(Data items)
————————

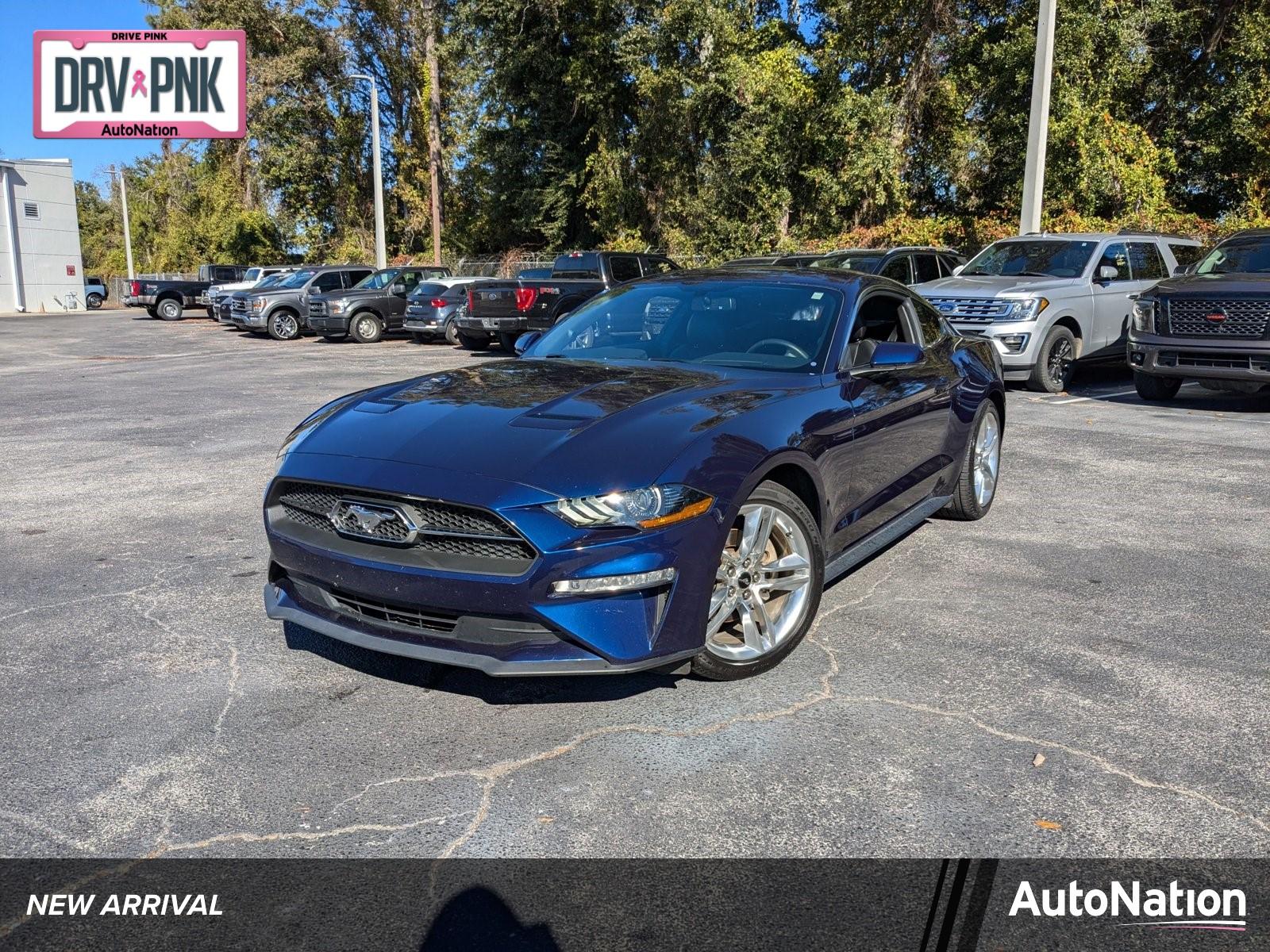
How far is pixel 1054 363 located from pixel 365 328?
52.2ft

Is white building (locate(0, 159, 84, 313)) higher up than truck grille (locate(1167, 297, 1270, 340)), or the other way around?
white building (locate(0, 159, 84, 313))

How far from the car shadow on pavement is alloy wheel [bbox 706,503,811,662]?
29cm

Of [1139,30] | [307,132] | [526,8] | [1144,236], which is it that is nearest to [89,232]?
[307,132]

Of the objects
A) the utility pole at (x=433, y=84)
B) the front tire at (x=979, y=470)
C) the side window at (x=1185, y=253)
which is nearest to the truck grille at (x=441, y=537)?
the front tire at (x=979, y=470)

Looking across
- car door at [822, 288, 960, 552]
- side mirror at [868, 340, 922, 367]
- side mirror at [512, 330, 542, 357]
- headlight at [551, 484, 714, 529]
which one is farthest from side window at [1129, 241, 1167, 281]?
headlight at [551, 484, 714, 529]

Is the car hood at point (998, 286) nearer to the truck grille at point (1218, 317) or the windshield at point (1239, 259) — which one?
the windshield at point (1239, 259)

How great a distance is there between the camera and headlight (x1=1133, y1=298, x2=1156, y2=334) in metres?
11.4

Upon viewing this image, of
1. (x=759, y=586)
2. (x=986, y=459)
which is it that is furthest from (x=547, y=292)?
(x=759, y=586)

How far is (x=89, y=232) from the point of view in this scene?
92250 mm

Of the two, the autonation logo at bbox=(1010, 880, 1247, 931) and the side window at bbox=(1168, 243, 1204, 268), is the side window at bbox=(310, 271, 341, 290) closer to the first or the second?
Result: the side window at bbox=(1168, 243, 1204, 268)

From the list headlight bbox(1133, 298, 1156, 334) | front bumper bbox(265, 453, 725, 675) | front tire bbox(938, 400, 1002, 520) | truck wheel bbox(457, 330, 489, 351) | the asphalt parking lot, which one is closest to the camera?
the asphalt parking lot

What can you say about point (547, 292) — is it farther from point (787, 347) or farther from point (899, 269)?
point (787, 347)

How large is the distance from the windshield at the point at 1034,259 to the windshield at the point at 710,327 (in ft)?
30.3

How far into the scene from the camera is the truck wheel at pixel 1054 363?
41.1ft
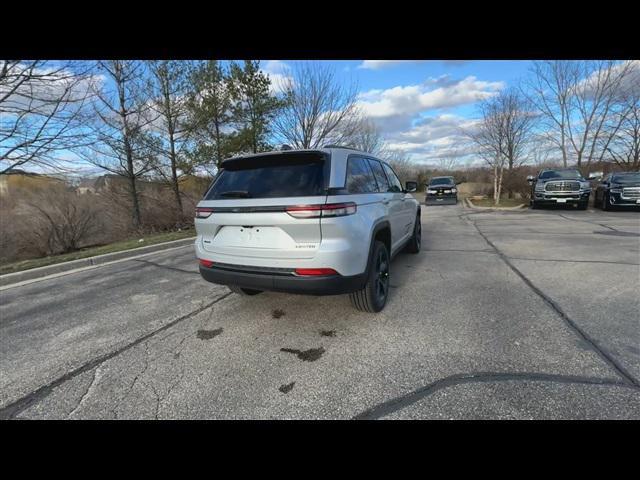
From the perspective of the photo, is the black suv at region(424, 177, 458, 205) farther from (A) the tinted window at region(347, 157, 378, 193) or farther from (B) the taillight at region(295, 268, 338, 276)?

————————

(Task instructions): Reproduce the material in full, word for word, and omit the pictures.

(Solution for this exercise):
How far is pixel 1054 363 located from pixel 365 328?
52.2ft

Is white building (locate(0, 159, 84, 313)) higher up than truck grille (locate(1167, 297, 1270, 340)), or the other way around?
white building (locate(0, 159, 84, 313))

How far from the car shadow on pavement is alloy wheel [bbox 706,503,811,662]?
29cm

Of [1139,30] | [307,132] | [526,8] | [1144,236], which is it that is nearest to [89,232]?
[307,132]

Of the objects
A) the utility pole at (x=433, y=84)
B) the front tire at (x=979, y=470)
C) the side window at (x=1185, y=253)
which is nearest to the truck grille at (x=441, y=537)?
the front tire at (x=979, y=470)

Looking across
- car door at [822, 288, 960, 552]
- side mirror at [868, 340, 922, 367]
- side mirror at [512, 330, 542, 357]
- headlight at [551, 484, 714, 529]
which one is farthest from side window at [1129, 241, 1167, 281]?
headlight at [551, 484, 714, 529]

Is the car hood at point (998, 286) nearer to the truck grille at point (1218, 317) or the windshield at point (1239, 259) — which one?
the windshield at point (1239, 259)

How great a distance is there between the camera and headlight (x1=1133, y1=298, x2=1156, y2=334) in metres?
11.4

Upon viewing this image, of
1. (x=759, y=586)
2. (x=986, y=459)
which is it that is furthest from (x=547, y=292)?
(x=759, y=586)

How far is (x=89, y=232) from the point of view in this scene?
92250 mm

Of the two, the autonation logo at bbox=(1010, 880, 1247, 931) and the side window at bbox=(1168, 243, 1204, 268), is the side window at bbox=(310, 271, 341, 290) closer to the first or the second?
Result: the side window at bbox=(1168, 243, 1204, 268)

From the list headlight bbox(1133, 298, 1156, 334) | front bumper bbox(265, 453, 725, 675) | front tire bbox(938, 400, 1002, 520) | truck wheel bbox(457, 330, 489, 351) | the asphalt parking lot, which one is closest to the camera?
the asphalt parking lot

What can you say about point (547, 292) — is it farther from point (787, 347) or farther from point (899, 269)?
point (787, 347)

How large is the distance from the windshield at the point at 1034,259 to the windshield at the point at 710,327 (in ft)?
30.3

How far into the scene from the camera is the truck wheel at pixel 1054 363?
41.1ft
From the perspective of the photo, is the black suv at region(424, 177, 458, 205) farther from (A) the tinted window at region(347, 157, 378, 193) or farther from (B) the taillight at region(295, 268, 338, 276)?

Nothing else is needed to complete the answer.